I put on the exact same binding and used the rest of the multi-colored thread to bind the pillow, and now that it's all done I do like it. But it has mentally exhausted me. I need to put it away for a while so that when I see it again it will truly delight me, as I know it will.
After all that, one thing after another, no step going as planned, this thing came out pretty much as I envisioned (plus a scrappy border). The oopsies are things only I know about, and the overall effect has the color and cheer and vibrancy that my soul hoped would happen when I hunted down this line over a year ago. There is certainly a lesson in this quilt somewhere (beyond the geometry missteps I made at the cutting stage). Something about perseverance. I'm just too tired to figure it out right now.
Even my photo shoot had a kink. I had a volunteer who decided this was made specifically for him to practice his yoga moves on.
Usually the dog plops himself on everything I make, but this time it was the babycakes (he had slept over the night before).
He even decided when the photo shoot was over. My Plan A was to do this out in the snow, but the sun was out and the reflection off all the white was just too dazzling, so I had to haul it inside. Babies are better accessories than snowy footprints, anyway.

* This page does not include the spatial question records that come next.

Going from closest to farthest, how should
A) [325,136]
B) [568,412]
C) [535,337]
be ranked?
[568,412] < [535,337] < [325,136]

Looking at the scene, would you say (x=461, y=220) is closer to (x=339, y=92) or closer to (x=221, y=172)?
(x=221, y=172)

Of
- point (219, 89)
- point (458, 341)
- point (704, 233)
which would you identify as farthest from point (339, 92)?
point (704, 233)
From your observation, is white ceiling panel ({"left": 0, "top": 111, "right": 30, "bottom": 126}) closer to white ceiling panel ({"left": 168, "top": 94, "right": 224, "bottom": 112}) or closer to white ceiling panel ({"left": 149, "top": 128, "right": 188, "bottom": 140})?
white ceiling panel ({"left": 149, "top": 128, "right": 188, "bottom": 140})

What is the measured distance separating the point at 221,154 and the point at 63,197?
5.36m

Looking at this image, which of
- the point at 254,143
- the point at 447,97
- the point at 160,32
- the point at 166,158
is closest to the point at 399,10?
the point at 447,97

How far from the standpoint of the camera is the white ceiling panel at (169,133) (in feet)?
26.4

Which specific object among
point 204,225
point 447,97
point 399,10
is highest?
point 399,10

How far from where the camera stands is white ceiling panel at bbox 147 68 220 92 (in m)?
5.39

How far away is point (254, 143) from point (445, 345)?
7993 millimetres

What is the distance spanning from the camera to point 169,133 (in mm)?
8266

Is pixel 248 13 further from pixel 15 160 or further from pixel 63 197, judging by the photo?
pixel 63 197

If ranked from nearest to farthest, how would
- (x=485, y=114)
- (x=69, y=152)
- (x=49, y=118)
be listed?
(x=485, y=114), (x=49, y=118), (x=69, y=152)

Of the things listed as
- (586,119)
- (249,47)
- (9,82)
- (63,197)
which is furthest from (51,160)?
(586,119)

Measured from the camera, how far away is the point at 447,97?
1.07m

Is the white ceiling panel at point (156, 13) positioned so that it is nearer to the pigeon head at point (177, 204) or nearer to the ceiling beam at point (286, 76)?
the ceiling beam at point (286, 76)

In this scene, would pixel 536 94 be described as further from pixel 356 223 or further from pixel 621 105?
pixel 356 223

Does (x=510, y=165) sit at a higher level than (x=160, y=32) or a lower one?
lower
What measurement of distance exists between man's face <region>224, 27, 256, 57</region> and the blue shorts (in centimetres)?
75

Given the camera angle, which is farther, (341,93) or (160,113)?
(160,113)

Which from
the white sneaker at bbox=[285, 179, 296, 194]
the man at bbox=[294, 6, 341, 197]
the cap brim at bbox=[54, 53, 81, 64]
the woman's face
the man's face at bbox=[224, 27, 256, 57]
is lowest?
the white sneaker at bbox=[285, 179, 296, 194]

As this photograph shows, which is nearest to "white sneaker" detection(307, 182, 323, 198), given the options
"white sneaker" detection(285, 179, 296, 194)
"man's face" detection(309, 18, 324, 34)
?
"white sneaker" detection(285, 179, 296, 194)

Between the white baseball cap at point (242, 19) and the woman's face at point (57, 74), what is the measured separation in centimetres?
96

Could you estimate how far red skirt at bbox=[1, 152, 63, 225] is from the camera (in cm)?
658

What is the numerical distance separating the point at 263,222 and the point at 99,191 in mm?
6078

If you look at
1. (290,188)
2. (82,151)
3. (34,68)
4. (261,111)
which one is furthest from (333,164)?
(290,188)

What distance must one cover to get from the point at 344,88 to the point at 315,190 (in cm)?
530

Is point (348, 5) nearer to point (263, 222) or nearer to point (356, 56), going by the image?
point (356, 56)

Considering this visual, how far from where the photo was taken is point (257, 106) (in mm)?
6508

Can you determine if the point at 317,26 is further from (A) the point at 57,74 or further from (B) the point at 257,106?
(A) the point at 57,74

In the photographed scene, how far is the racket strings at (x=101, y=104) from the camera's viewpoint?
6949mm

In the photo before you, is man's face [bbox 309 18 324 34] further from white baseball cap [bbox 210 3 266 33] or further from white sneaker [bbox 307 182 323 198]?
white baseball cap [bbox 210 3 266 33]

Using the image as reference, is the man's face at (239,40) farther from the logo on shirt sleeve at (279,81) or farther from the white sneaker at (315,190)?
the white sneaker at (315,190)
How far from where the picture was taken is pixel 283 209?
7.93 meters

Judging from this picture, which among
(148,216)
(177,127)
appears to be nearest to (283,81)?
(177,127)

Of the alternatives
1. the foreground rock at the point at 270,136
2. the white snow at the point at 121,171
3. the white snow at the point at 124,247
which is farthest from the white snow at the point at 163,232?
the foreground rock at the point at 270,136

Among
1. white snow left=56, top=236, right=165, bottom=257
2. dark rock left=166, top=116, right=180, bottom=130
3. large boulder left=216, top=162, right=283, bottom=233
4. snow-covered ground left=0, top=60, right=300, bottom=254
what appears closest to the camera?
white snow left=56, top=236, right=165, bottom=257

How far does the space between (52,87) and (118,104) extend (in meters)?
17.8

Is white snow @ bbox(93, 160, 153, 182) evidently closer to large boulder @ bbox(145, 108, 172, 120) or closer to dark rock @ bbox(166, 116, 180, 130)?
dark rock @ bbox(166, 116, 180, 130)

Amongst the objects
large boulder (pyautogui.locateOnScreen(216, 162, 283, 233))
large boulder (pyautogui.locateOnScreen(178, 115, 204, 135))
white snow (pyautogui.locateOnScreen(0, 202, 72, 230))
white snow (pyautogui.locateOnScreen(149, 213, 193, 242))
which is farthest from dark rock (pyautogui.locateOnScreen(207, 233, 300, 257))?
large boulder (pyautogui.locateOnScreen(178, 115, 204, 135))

OH! And one last bit. The backing is a gray sheet from Target. I couldn't find backing I liked, so I shop bedding when that happens. I couldn't find any individual sheets--only sets. Tucked in amongst the bed skirts was this gray, full-sized flat sheet. The only one in the whole store that I could find. On sale. Even the batting was on sale. You can seen how a person would start out hopeful that a project was meant to be, right?
Have you ever had projects that you felt would send you to an early grave? Did you toss it in or keep going?